** BEGIN Extracted entries **
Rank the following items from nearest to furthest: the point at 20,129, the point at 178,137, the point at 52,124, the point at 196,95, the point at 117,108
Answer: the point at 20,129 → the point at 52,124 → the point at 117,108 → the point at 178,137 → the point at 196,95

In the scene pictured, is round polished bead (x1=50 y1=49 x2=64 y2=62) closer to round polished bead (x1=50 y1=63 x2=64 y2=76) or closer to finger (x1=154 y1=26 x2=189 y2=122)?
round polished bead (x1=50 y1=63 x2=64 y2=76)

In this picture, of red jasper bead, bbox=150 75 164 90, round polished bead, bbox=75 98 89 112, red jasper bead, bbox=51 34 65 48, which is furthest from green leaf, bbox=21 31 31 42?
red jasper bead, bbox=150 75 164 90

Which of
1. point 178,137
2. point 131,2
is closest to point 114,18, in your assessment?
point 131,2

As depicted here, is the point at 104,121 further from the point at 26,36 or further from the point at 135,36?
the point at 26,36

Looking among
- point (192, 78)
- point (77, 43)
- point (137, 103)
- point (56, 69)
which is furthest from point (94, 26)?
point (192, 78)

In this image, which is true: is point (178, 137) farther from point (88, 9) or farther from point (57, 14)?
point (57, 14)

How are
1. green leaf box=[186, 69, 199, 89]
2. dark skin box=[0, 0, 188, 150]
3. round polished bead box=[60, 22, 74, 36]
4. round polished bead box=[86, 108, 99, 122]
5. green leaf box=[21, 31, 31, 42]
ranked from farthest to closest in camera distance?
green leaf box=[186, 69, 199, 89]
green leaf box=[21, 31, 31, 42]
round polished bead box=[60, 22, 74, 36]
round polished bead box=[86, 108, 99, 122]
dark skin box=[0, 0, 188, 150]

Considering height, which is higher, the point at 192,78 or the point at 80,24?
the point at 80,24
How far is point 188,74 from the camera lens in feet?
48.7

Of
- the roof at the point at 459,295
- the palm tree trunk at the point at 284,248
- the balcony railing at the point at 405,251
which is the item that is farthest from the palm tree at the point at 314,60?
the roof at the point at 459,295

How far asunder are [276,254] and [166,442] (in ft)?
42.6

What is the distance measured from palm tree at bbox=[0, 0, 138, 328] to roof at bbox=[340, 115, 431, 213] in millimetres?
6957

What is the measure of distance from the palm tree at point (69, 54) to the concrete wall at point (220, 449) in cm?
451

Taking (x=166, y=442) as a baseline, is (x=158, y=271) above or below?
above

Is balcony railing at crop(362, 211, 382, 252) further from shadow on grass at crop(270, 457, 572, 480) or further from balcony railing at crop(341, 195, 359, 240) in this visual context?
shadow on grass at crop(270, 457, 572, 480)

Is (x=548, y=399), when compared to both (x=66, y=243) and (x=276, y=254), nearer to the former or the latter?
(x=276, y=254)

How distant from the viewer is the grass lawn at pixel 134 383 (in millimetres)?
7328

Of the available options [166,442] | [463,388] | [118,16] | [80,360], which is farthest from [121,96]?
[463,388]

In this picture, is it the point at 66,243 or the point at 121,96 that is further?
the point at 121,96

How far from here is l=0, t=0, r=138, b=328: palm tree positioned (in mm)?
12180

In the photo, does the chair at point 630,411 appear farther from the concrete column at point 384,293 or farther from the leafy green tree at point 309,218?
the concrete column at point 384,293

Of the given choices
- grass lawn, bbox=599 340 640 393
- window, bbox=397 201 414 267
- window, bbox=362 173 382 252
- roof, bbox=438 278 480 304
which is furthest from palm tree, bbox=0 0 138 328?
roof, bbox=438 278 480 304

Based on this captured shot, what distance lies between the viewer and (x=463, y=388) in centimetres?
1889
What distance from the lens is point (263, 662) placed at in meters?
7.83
** END Extracted entries **
## [Prompt]
Recast all of the material above as a numbered list, omitting the blank lines.

## [Solution]
1. Rank the following items from nearest to furthest: the point at 20,129, the point at 178,137, the point at 52,124, the point at 196,95, the point at 117,108
2. Answer: the point at 20,129 → the point at 52,124 → the point at 117,108 → the point at 178,137 → the point at 196,95
3. In the scene pictured, is round polished bead (x1=50 y1=49 x2=64 y2=62) closer to round polished bead (x1=50 y1=63 x2=64 y2=76) or closer to finger (x1=154 y1=26 x2=189 y2=122)?
4. round polished bead (x1=50 y1=63 x2=64 y2=76)
5. In this picture, of red jasper bead, bbox=150 75 164 90, round polished bead, bbox=75 98 89 112, red jasper bead, bbox=51 34 65 48, which is furthest from green leaf, bbox=21 31 31 42?
6. red jasper bead, bbox=150 75 164 90
7. Which of
8. 1. point 178,137
9. 2. point 131,2
10. is closest to point 114,18, in your assessment?
11. point 131,2
12. As depicted here, is the point at 104,121 further from the point at 26,36 or further from the point at 135,36?
13. the point at 26,36
14. Looking among
15. - point (192, 78)
16. - point (77, 43)
17. - point (137, 103)
18. - point (56, 69)
19. which is furthest from point (94, 26)?
20. point (192, 78)
21. In this image, which is true: is point (178, 137) farther from point (88, 9) or farther from point (57, 14)?
22. point (57, 14)
23. How are
24. 1. green leaf box=[186, 69, 199, 89]
25. 2. dark skin box=[0, 0, 188, 150]
26. 3. round polished bead box=[60, 22, 74, 36]
27. 4. round polished bead box=[86, 108, 99, 122]
28. 5. green leaf box=[21, 31, 31, 42]
29. ranked from farthest to closest in camera distance?
30. green leaf box=[186, 69, 199, 89]
31. green leaf box=[21, 31, 31, 42]
32. round polished bead box=[60, 22, 74, 36]
33. round polished bead box=[86, 108, 99, 122]
34. dark skin box=[0, 0, 188, 150]
35. Considering height, which is higher, the point at 192,78 or the point at 80,24?
36. the point at 80,24
37. How far is point 188,74 from the camera lens in feet?
38. 48.7
39. Of
40. - the roof at the point at 459,295
41. - the palm tree trunk at the point at 284,248
42. - the balcony railing at the point at 405,251
43. which is the item that is farthest from the palm tree at the point at 314,60?
44. the roof at the point at 459,295
45. How far asunder are [276,254] and [166,442] (in ft)?
46. 42.6
47. What is the distance measured from palm tree at bbox=[0, 0, 138, 328] to roof at bbox=[340, 115, 431, 213] in millimetres?
48. 6957
49. What is the measure of distance from the palm tree at point (69, 54) to the concrete wall at point (220, 449) in cm?
50. 451
51. Taking (x=166, y=442) as a baseline, is (x=158, y=271) above or below?
52. above
53. Is balcony railing at crop(362, 211, 382, 252) further from shadow on grass at crop(270, 457, 572, 480) or further from balcony railing at crop(341, 195, 359, 240) in this visual context?
54. shadow on grass at crop(270, 457, 572, 480)
55. Is (x=548, y=399), when compared to both (x=66, y=243) and (x=276, y=254), nearer to the former or the latter?
56. (x=276, y=254)
57. How distant from the viewer is the grass lawn at pixel 134 383 (in millimetres)?
58. 7328
59. Of the available options [166,442] | [463,388] | [118,16] | [80,360], which is farthest from [121,96]?
60. [463,388]
61. In this picture, is it the point at 66,243 or the point at 121,96 that is further?
62. the point at 121,96
63. How far from here is l=0, t=0, r=138, b=328: palm tree positioned (in mm)?
64. 12180
65. In the photo, does the chair at point 630,411 appear farther from the concrete column at point 384,293 or farther from the leafy green tree at point 309,218?
66. the concrete column at point 384,293
67. Of the given choices
68. - grass lawn, bbox=599 340 640 393
69. - window, bbox=397 201 414 267
70. - window, bbox=362 173 382 252
71. - roof, bbox=438 278 480 304
72. which is furthest from palm tree, bbox=0 0 138 328?
73. roof, bbox=438 278 480 304
74. Based on this captured shot, what distance lies between the viewer and (x=463, y=388) in centimetres?
75. 1889
76. What distance from the lens is point (263, 662) placed at in meters?
77. 7.83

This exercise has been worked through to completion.